« Nonc passe la quatrième, et ce geste paraît à lui seul un développement, comme le premier acte d’une intrigue si monumentale qu’elle est inimaginable. La moindre chose paraît un développement, le signal d’un embranchement. Tu embrasses ton fils sur le haut du crâne, et là pas de doute, c’est certain, c’est un développement majeur. Tu mets le contact, tu passes la première, et tu sais que ça n’est pas un événement ordinaire. Tu descends du pont de la Calcasieu River en direction de l’ouest, le vent qui te fouette le visage, et le simple fait de mettre tes lunettes de soleil sur ton nez semble promettre l’éternité. »

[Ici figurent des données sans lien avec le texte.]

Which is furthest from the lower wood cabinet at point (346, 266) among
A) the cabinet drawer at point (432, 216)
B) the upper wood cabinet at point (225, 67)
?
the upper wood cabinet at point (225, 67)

Il est temps d’essayer, à notre petit niveau, de réparer une des grandes injustices de ce printemps et de redonner à cet extraordinaire recueil de nouvelles la possibilité de rencontrer le succès qu’il mérite. Paru le 11 mars, La chance vous sourit (qui, pour le coup, porte assez mal son titre) est tombé dans les limbes du confinement et a eu beaucoup de peine à en ressortir. Prix Pulitzer 2013 pour son roman La vie rêvée de Jun Do (L’Olivier 2014 – Points 2015), Adam Johnson propose ici six nouvelles dont la plus courte fait une trentaine de pages et la plus longue à peu près soixante.
On regrette assez régulièrement par ici le désintérêt dont souffre la nouvelle dans nos contrées au profit de la forme peut-être plus rassurante du roman. Certains auteurs parviennent pourtant brillamment à prouver que la longueur et la force d’un texte ne sont pas des attributs inséparables, loin s’en faut et que certaines histoires gagnent à être élaguées.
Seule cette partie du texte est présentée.